## WRITTEN INSTRUCTION
Extract every line of the data below verbatim, preserving the original order and making no alterations.

## PROVIDED ENTRIES
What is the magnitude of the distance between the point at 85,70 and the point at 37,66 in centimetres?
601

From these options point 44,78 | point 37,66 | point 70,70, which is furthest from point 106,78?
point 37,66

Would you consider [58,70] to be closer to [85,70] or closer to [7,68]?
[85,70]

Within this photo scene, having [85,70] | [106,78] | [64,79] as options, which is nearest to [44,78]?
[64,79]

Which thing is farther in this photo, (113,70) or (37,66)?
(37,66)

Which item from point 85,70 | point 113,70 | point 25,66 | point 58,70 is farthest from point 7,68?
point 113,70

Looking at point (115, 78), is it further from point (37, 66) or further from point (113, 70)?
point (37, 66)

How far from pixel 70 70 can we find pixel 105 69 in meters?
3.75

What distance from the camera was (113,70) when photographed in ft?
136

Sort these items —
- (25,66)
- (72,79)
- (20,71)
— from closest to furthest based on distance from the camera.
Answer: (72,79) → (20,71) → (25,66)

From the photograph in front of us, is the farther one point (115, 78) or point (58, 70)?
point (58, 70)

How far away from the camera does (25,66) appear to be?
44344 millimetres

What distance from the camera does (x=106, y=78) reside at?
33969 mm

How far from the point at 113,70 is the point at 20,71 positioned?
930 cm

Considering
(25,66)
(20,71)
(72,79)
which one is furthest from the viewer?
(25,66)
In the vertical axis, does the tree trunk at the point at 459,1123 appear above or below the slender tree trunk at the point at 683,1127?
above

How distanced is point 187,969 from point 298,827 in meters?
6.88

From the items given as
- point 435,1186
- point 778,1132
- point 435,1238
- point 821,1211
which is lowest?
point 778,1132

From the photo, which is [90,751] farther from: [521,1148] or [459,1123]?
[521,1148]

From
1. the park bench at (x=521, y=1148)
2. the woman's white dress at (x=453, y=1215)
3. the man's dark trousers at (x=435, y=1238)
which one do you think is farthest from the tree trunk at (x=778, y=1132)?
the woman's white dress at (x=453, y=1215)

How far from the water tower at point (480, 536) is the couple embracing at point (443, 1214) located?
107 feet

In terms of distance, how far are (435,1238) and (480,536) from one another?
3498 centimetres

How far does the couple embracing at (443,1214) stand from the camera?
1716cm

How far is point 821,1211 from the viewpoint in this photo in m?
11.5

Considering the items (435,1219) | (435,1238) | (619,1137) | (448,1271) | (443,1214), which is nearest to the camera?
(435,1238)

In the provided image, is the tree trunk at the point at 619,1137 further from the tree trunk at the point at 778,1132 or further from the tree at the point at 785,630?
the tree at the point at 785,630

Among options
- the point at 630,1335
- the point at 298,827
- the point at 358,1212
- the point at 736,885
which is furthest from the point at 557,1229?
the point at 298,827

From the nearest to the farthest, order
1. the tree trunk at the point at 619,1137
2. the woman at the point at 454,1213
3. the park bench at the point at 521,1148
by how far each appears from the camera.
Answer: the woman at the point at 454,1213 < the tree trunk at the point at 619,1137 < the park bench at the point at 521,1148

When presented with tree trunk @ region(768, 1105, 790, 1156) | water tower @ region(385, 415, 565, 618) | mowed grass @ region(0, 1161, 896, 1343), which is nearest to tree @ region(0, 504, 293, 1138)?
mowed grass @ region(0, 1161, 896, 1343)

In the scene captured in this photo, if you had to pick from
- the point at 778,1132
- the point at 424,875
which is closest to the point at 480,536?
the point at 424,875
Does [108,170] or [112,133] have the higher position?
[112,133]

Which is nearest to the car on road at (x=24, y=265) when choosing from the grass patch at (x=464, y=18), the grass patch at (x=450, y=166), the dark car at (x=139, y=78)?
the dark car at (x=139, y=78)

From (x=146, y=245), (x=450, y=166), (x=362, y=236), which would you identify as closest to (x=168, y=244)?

## SOLVED EXERCISE
What is the magnitude of the distance between the point at 85,70 and the point at 37,66 in centimetres?
601

From these options point 44,78 | point 37,66 | point 70,70, which is furthest from point 106,78?
point 37,66

Would you consider [58,70] to be closer to [85,70] or closer to [7,68]?
[85,70]

Within this photo scene, having [85,70] | [106,78] | [64,79] as options, which is nearest to [44,78]?
[64,79]

Which thing is farther in this photo, (113,70) or (37,66)?
(37,66)

Which item from point 85,70 | point 113,70 | point 25,66 | point 58,70 is farthest from point 7,68?
point 113,70

Looking at point (115, 78), is it further from point (37, 66) or further from point (113, 70)?
point (37, 66)

How far from pixel 70 70 can we find pixel 105 69 in meters?
3.75

What distance from the camera was (113,70) when photographed in ft?
136

Sort these items —
- (25,66)
- (72,79)
- (20,71)
— from closest to furthest based on distance from the camera.
Answer: (72,79) → (20,71) → (25,66)

From the photograph in front of us, is the farther one point (115, 78) or point (58, 70)?
point (58, 70)

How far away from the camera does (25,66) appear to be?
44344 millimetres

What distance from the camera does (x=106, y=78) reside at?
33969 mm

How far from the point at 113,70 is the point at 20,71 positioned?
930 cm

Considering
(25,66)
(20,71)
(72,79)
which one is furthest from the viewer?
(25,66)
In the vertical axis, does the tree trunk at the point at 459,1123 appear above or below the slender tree trunk at the point at 683,1127?
above

How distanced is point 187,969 from point 298,827 in meters?
6.88

From the items given as
- point 435,1186
- point 778,1132
- point 435,1238
- point 821,1211
which is lowest?
point 778,1132

From the photo, which is [90,751] farther from: [521,1148] or [459,1123]?
[521,1148]

From
1. the park bench at (x=521, y=1148)
2. the woman's white dress at (x=453, y=1215)
3. the man's dark trousers at (x=435, y=1238)
which one do you think is farthest from the tree trunk at (x=778, y=1132)?
the woman's white dress at (x=453, y=1215)

How far from the water tower at point (480, 536) is the couple embracing at point (443, 1214) located?
107 feet

In terms of distance, how far are (435,1238) and (480,536) from one another?
3498 centimetres

How far does the couple embracing at (443,1214) stand from the camera?
1716cm

How far is point 821,1211 from the viewpoint in this photo in m?
11.5

Considering the items (435,1219) | (435,1238) | (619,1137) | (448,1271) | (443,1214), which is nearest to the camera?
(435,1238)

In the provided image, is the tree trunk at the point at 619,1137 further from the tree trunk at the point at 778,1132 or further from the tree at the point at 785,630?
the tree at the point at 785,630

Among options
- the point at 630,1335
- the point at 298,827
- the point at 358,1212
- the point at 736,885
which is furthest from the point at 557,1229?
the point at 298,827

From the nearest to the farthest, order
1. the tree trunk at the point at 619,1137
2. the woman at the point at 454,1213
3. the park bench at the point at 521,1148
by how far each appears from the camera.
Answer: the woman at the point at 454,1213 < the tree trunk at the point at 619,1137 < the park bench at the point at 521,1148

When presented with tree trunk @ region(768, 1105, 790, 1156) | water tower @ region(385, 415, 565, 618) | mowed grass @ region(0, 1161, 896, 1343), which is nearest to tree @ region(0, 504, 293, 1138)?
mowed grass @ region(0, 1161, 896, 1343)

In the scene captured in this photo, if you had to pick from
- the point at 778,1132
- the point at 424,875
which is closest to the point at 480,536?
the point at 424,875
Does [108,170] or [112,133] have the higher position?
[112,133]

Which is nearest to the car on road at (x=24, y=265) when choosing from the grass patch at (x=464, y=18), the grass patch at (x=450, y=166), the dark car at (x=139, y=78)?
the dark car at (x=139, y=78)

From (x=146, y=245), (x=450, y=166), (x=362, y=236), which would you identify as closest to (x=168, y=244)?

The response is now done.